А. Боголюбов — в миру Андрюша — это был приятель Павла. Почти друг — по преферансу, по встречам разнообразных торжественных дат.
Никогда Андрюша не упоминал имени Ксаны Мартыновой — вот чему в первую очередь подивился Павел. Все романы Андрюшки были известны ему достаточно хорошо. Боголюбову доставляло, видимо, удовольствие представать в глазах друзей этаким донжуаном, и он заботился об огласке своих похождений с назойливостью даже смешной, наводившей на мысли о вполне платоническом характере увлечений этого всеэнского казановы…
Создавалось впечатление, что книгу не читали. Многие страницы были склеены. Никаких отметок, подчеркиваний — абсолютно новехонькая книжка.
Павел не мог помнить почерка Боголюбова — жили-то в соседних кварталах, смешно было бы переписываться. Но он не сомневался почему-то: надпись была сделана Андрюшей. И это было очень интересно, очень.
— Прекраснейшая окрошка! — воскликнул наконец Павел бодро и сыто, хотя тарелка опустела минут пять назад.
Роза Федоровна сидела пригорюнившись и, должно быть, не расслышала. Истово смотрела на портрет Ксаны.
— Ах, до чаго же мила была! — воскликнула она вдруг с некоторой театральностью в голосе. — Глаза радовались смотреть на нее — молоденькая, чистенькая, тоненькая. — И вдруг заплакала.
— Был бы сынок — непременно сосватала бы. И хозяйка легкая была — в руках все так и кипело.
— А у вас сынов разве нет?
— Взрослые уже, переженатые. Один во Владивостоке — на тралфлоте, другой в Алма-Ате — шофер первого класса.
— Скажите, Роза Федоровна, а у Ксаны был… ну, скажем, друг? С кем в кино ходят, например, на танцы?

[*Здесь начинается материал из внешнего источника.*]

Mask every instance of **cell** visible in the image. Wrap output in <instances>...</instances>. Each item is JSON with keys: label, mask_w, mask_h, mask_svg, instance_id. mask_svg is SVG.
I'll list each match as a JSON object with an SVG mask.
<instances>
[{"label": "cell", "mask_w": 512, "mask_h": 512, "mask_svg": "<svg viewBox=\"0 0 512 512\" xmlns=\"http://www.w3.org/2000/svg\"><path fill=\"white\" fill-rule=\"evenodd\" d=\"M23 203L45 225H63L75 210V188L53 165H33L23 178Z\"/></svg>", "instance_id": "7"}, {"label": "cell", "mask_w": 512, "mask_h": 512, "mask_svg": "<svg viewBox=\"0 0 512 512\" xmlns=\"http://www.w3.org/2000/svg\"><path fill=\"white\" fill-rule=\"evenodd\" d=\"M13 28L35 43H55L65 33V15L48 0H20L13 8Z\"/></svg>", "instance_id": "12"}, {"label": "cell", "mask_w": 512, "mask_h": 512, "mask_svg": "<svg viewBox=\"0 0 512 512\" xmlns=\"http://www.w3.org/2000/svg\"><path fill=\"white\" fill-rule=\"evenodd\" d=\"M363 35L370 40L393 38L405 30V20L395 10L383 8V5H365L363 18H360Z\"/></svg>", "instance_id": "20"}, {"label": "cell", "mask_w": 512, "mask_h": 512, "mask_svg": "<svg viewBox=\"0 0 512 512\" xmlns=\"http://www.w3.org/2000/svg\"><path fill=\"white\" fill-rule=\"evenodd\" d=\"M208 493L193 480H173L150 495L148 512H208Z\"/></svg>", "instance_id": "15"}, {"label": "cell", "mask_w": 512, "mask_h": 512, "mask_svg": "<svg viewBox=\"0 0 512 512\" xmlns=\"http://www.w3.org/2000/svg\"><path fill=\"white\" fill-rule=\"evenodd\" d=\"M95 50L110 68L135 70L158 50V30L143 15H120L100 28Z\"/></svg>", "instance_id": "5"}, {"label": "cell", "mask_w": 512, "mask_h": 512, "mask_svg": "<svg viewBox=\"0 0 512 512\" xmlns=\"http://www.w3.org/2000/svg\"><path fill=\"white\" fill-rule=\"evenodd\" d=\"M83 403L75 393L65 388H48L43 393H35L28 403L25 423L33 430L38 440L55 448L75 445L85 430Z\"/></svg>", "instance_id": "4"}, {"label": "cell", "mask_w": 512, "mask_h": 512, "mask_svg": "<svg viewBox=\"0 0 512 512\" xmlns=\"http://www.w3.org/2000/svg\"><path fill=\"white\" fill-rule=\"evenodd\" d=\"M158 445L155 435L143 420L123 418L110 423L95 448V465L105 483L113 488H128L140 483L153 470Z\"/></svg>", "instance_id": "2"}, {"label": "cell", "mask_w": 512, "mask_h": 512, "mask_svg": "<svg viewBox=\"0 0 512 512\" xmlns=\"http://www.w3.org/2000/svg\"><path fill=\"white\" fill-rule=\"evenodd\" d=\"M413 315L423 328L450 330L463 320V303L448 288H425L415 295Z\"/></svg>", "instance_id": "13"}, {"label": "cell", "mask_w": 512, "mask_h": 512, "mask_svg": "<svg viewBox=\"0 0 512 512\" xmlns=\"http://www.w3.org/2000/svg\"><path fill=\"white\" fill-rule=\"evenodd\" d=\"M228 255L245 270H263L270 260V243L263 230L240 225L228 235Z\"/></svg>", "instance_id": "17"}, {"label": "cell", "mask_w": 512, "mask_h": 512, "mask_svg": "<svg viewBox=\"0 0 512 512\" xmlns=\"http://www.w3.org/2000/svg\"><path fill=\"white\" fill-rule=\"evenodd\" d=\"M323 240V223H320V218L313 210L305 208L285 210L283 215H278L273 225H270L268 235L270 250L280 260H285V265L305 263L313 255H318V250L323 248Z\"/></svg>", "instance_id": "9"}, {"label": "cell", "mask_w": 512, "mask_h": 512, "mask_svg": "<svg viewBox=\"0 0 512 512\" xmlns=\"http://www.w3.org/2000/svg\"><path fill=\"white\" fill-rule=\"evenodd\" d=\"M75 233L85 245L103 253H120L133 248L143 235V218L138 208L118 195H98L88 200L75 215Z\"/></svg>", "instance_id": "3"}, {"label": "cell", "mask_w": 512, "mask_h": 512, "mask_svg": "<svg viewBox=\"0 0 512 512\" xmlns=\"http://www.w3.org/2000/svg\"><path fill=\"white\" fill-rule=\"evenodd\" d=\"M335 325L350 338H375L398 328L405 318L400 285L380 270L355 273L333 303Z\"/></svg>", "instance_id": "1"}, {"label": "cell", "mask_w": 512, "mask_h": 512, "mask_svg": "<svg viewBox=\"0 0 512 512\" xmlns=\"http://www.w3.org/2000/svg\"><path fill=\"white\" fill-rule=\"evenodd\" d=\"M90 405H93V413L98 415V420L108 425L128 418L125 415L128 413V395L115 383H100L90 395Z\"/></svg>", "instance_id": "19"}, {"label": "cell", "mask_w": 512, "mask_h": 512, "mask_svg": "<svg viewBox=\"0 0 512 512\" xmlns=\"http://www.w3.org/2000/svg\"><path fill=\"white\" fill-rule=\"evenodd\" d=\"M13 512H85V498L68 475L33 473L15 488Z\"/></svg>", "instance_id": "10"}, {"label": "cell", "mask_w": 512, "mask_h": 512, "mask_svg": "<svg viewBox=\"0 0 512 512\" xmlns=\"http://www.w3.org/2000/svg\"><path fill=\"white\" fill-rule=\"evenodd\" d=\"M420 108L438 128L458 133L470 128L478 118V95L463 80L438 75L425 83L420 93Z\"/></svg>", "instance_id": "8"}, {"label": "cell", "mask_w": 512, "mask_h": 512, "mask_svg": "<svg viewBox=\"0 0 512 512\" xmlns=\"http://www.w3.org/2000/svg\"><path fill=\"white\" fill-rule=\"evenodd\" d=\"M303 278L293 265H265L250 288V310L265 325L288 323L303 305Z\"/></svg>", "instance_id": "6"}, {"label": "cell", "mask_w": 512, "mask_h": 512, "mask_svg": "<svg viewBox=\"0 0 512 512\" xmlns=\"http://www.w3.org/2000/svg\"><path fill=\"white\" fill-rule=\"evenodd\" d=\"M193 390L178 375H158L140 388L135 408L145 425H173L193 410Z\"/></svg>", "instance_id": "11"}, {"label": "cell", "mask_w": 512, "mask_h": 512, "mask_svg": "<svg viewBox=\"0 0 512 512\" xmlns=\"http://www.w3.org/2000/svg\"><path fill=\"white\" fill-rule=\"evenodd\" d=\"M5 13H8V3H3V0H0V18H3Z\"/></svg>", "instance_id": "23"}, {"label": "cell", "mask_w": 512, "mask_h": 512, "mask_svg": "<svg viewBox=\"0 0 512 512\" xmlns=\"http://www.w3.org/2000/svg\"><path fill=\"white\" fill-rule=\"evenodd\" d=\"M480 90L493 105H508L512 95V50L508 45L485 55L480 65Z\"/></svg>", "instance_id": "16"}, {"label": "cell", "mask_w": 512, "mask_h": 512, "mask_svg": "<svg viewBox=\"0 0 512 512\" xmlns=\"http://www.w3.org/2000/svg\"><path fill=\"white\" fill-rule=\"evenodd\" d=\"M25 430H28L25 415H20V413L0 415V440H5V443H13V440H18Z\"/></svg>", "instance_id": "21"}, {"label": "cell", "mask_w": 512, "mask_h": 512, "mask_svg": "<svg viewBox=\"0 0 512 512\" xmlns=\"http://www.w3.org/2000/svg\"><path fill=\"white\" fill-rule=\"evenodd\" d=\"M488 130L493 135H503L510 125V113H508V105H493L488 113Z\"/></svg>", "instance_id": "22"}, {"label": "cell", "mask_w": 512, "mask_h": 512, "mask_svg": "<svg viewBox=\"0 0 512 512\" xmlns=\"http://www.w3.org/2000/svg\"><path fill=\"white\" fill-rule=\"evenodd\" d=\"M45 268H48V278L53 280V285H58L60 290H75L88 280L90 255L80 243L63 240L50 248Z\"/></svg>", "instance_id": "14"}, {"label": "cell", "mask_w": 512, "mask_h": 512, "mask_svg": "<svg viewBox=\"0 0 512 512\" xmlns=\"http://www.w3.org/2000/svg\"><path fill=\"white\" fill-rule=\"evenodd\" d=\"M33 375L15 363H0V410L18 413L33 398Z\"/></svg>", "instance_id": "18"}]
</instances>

— Да их здесь целый хоровод ходил! — оживилась женщина. — Чуть не с пятого ли класса! Но она — ни с кем из них! Правда, последнее время один — Витька Жигулев — вроде бы приглянулся. И в кино ходили, и на танцы. Мария сказывала… Но больно уж плохой парень: худой, бледный. Высокий, правда. Все с гитарой приходил: трынь-брынь, трынь-брынь. Крикнешь им: «Ироды! Спать дайте!» А он: «Тише, бабуся! Искусство принадлежит народу, значит, и вам причитается». Грубиян был. Но чтоб хулиганство какое с его стороны, это — врать не буду — не замечалось. Они сначала учились вместе. Он маленько постарше, на завод пошел, отец у них помер. Один раз, правда, облевал мне забор, паршивец, но говорит: не я! У них майские праздники прошлый год справляли. Может, и не он, только очень уж худ, где ему водку пить, прямо Кащей Бессмертный! Сейчас вот уехал в Москву, в институт поступать.
— И давно уехал?
— А недели две, может, чуть поболее… Видно, не сладилось у них с Ксаной. Дверью ка-ак хлопнет! Ну, думаю, мать пресвятая богородица, атомная бомба, что ли, попала? Прямо по грядкам и побежал. Я ему: «Куда, сукин сын, редис топчешь? И так позасохло все!» — он и не слышит. Калитку ка-ак наподдаст! — думала, с петель сорвет. В них, в худых-то, очень много злости есть, оттого, может, и худые, не про вас будет сказано.
— А я разве худой? — удивился Павел.
— А то толстый! — фыркнула женщина. — Прямо фон-барон, какой толстый!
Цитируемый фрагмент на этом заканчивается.